I sent them a photo of me holding a piece a paper with my email address to humor them. I asked point blank: What are the Grindr guidelines/rules/regulations when a user makes a false accusation that he is being impersonated? Grindr hacked my photo off its database with no questions asked, yet I have to prove I’m me? I have to risk having my ID information stolen by some guy named Claudio who probably lives in the Philippines, or somewhere in India? All that, so I can continue using the Grindr app? Oh…BUT NO!!!
I reckon, if you say “hi” to a guy and the guy doesn’t say “hi” back, you can report him for impersonating you and have him banned–no questions asked.
I’m still waiting for an answer bytheway. It’s been almost a week.
Then there’s the actual Grindr user experience.
I’m partnered. Admittedly, I have no business being in a hookup site for single people (Madonna made me do it). But let me tell you, little has changed since the last time I downloaded Grindr back when I was single over four years ago. I found it a complete waste of time then and I can’t say it generates a feeling of time well spent today. You still encounter lines of headless, shirtless torsos that heatedly demand to see your face while they conveniently hide under a veil of cropped anonymity. You have all these bossy bottoms with all these stupid rules and demands–telling other users how they must conduct themselves around their headless profile pictures—“Send me this. Don’t say that. Must have this. Or you will get blocked.”
And oh how these bitches love the power of the block button.

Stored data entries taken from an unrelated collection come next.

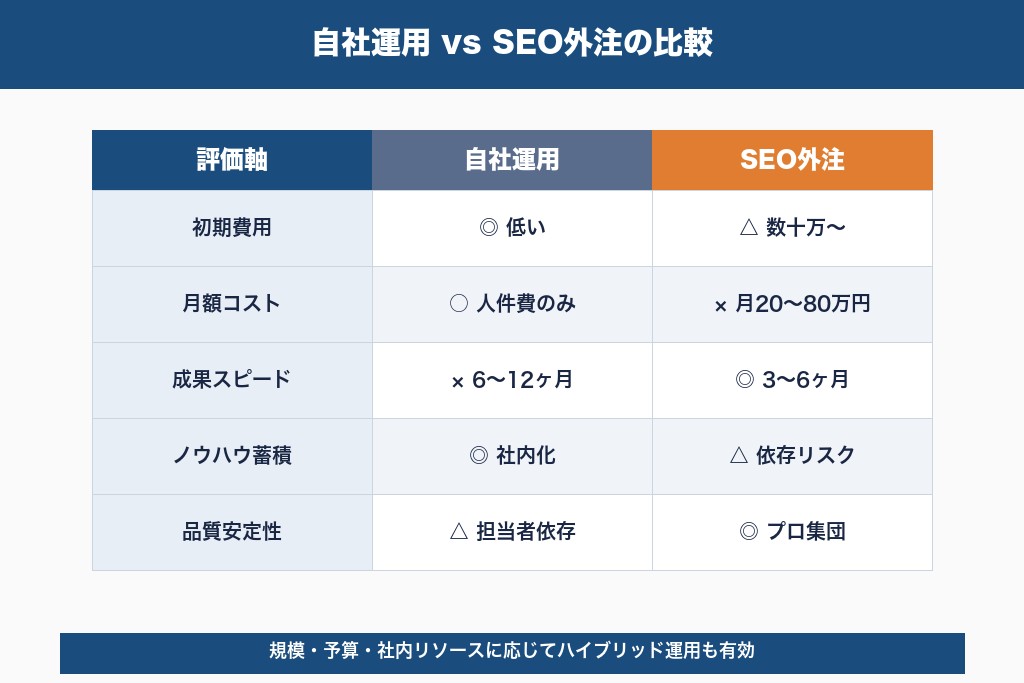 自社運用 vs SEO外注の比較

| 評価軸 | 自社運用 | SEO外注 |
|---|---|---|
| 初期費用 | ◎ 低い | △ 数十万〜 |
| 月額コスト | ○ 人件費のみ | × 月20〜80万円 |
| 成果スピード | × 6〜12ヶ月 | ◎ 3〜6ヶ月 |
| ノウハウ蓄積 | ◎ 社内化 | △ 依存リスク |
| 品質安定性 | △ 担当者依存 | ◎ プロ集団 |

規模・予算・社内リソースに応じてハイブリッド運用も有効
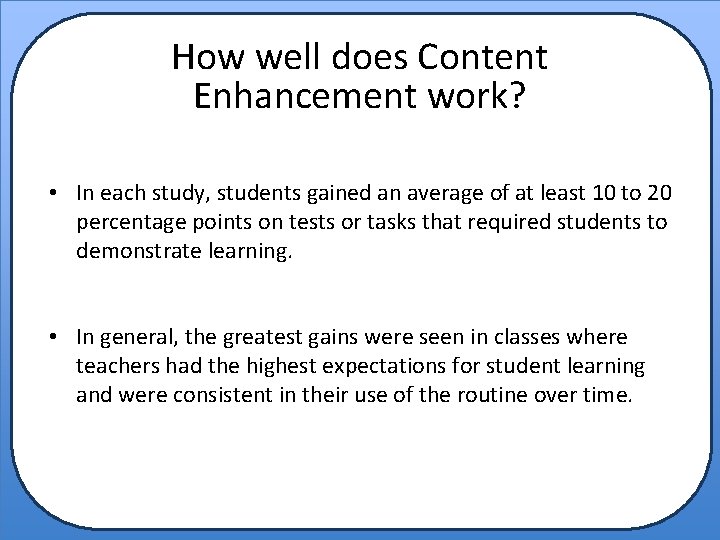 How well does Content Enhancement work?

• In each study, students gained an average of at least 10 to 20 percentage points on tests or tasks that required students to demonstrate learning.

• In general, the greatest gains were seen in classes where teachers had the highest expectations for student learning and were consistent in their use of the routine over time.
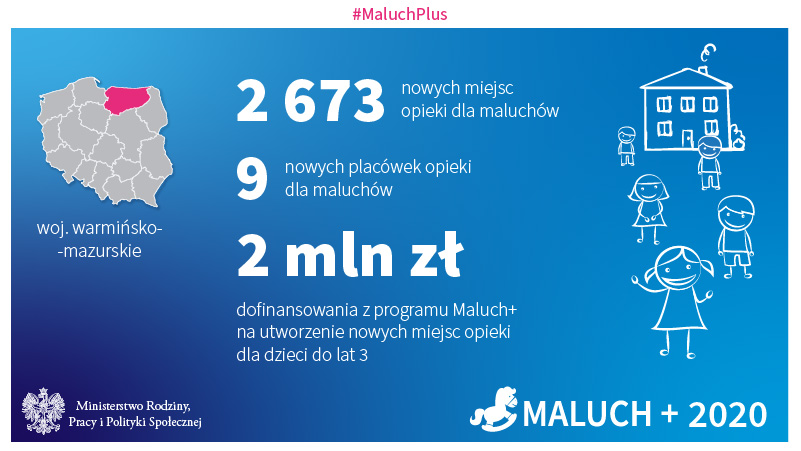 #MaluchPlus

woj. warmińsko-
-mazurskie

2 673 nowych miejsc opieki dla maluchów

9 nowych placówek opieki dla maluchów

2 mln zł

dofinansowania z programu Maluch+ na utworzenie nowych miejsc opieki dla dzieci do lat 3

Ministerstwo Rodziny, Pracy i Polityki Społecznej

MALUCH + 2020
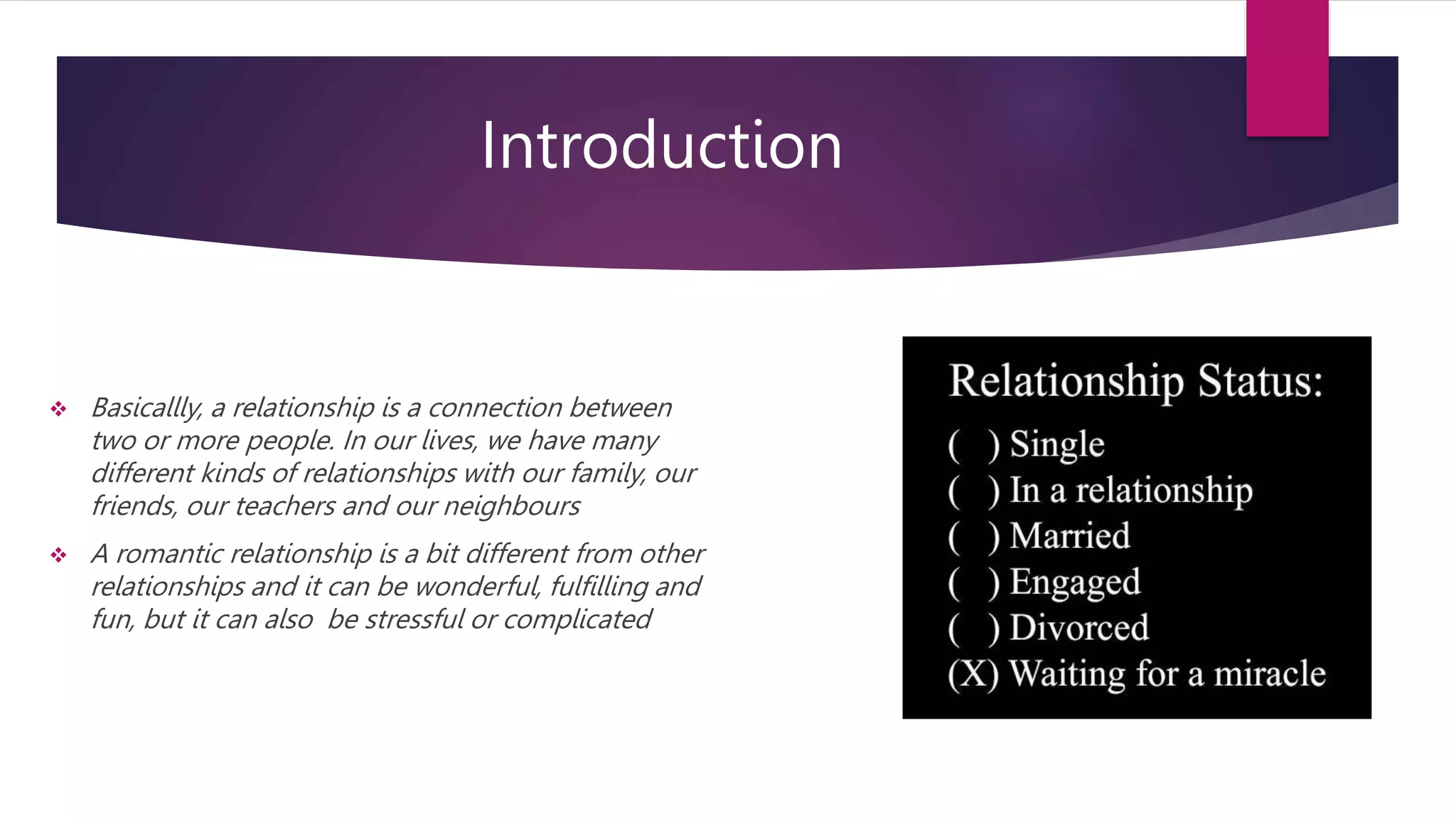 Introduction

❖ Basicallly, a relationship is a connection between two or more people. In our lives, we have many different kinds of relationships with our family, our friends, our teachers and our neighbours

❖ A romantic relationship is a bit different from other relationships and it can be wonderful, fulfilling and fun, but it can also be stressful or complicated

Relationship Status:
( ) Single
( ) In a relationship
( ) Married
( ) Engaged
( ) Divorced
(X) Waiting for a miracle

I’m sorry, but they’re basically saying, “Somebody hurt my feelings when they blocked me, so I will not hesitate to distribute the same kind of hurt if you are not what I want, do what I want, or say what I want.”
UGH! Don’t even get me started with the boring bi/straight homobros on the DL who grasp at this dim perception of masculinity, which is nothing more than a caricature of a straight bona fide douche hole (homobro: a gay dude who hangs on the word “bro” to establish his masculinity in the Grindr pecking order). I just—I can’t with these internalized homophobes.
Then there’s the Grindr/Extra App itself…
Exactly what do I get for the $11.99 I paid for one month?
The App freezes and it crashes constantly. And the filters never work. I deliberately say no to anyone under 35 to let these younger fuckers know that the age-discriminating sword cuts both ways, yet I’m continually hit on by 22-year olds…who constantly ask for me for “more photos.”
The whole thing has been a joyless experience. It would have been nice to win a chat with Madonna, but I have my doubts about the fairness of the Sweepstakes. I doubt Claudio will ever respond to my questions. My photo could have been removed for a number of reasons, none of which really matter much to me as I reach the end of this blog.
I mean, seriously, in the big scheme of things, who gives a shit? It’s not real life. It’s only Grindr.